Иоанн, дабы уважить хозяев, откушал несколько блюд, начал жаловать придворных чашами вина, затем велел принести подарки. Сундуки со всевозможной рухлядью несли сюда, и Федор Федорович бледнел все больше, не веря будто, что все это происходит наяву. Слуги вносили и вносили новые блюда, играли приехавшие вместе с государем домрачеи. Но царю было скучно среди этого наигранного веселья — шумные пиры, долгие, насыщенные всевозможными обычаями и порядками, давно не вызывают у него радости. Лениво оглядывая застолье, он вдруг притянул к себе за ворот кафтана Афанасия Нагого и что-то шепнул ему на ухо. Тот вмиг вылетел из-за стола, оббежал вокруг кресла Иоанна и сказал на ухо своему брату, сидевшему по левую руку от царя:

— Жрешь, сидишь! Скорее, невесту веди, ну!

Спохватившись, Федор Федорович стрелой вылетел из светлицы, и вскоре перед затихшими враз гостями появилась Мария. Пряча глаза, она стояла в белом атласном сарафане, вся в серебре и жемчуге. Поклонилась сначала государю, потом гостям, и было видно, как дрожат ее сцепленные руки. Мать и нянька со слезами на глазах притаились за ее спиной, замерли, ждут.
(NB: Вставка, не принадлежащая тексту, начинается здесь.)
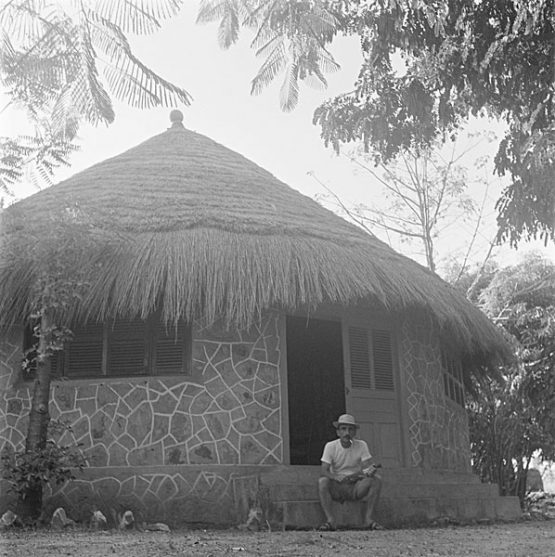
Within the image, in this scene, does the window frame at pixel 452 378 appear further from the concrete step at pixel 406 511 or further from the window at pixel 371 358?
the concrete step at pixel 406 511

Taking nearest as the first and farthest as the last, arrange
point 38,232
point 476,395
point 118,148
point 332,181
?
point 38,232 < point 118,148 < point 476,395 < point 332,181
Иоанн оценивающим взглядом смерил ее с ног до головы. Лицо почти детское, кукольное, хоть и изрядно ее набелили-нарумянили, широкая в бедрах и груди, спелая, словно созревший плод. Чуть улыбнувшись, царь кивнул, и Марию тут же увели. Афанасий Нагой, сам побледневший и не смевший сдвинуться с места, смог взять себя в руки и дать знак домрачеям. Вновь грохнула веселая музыка, вновь взмыли кверху кубки в руках гостей, зазвучали здравницы.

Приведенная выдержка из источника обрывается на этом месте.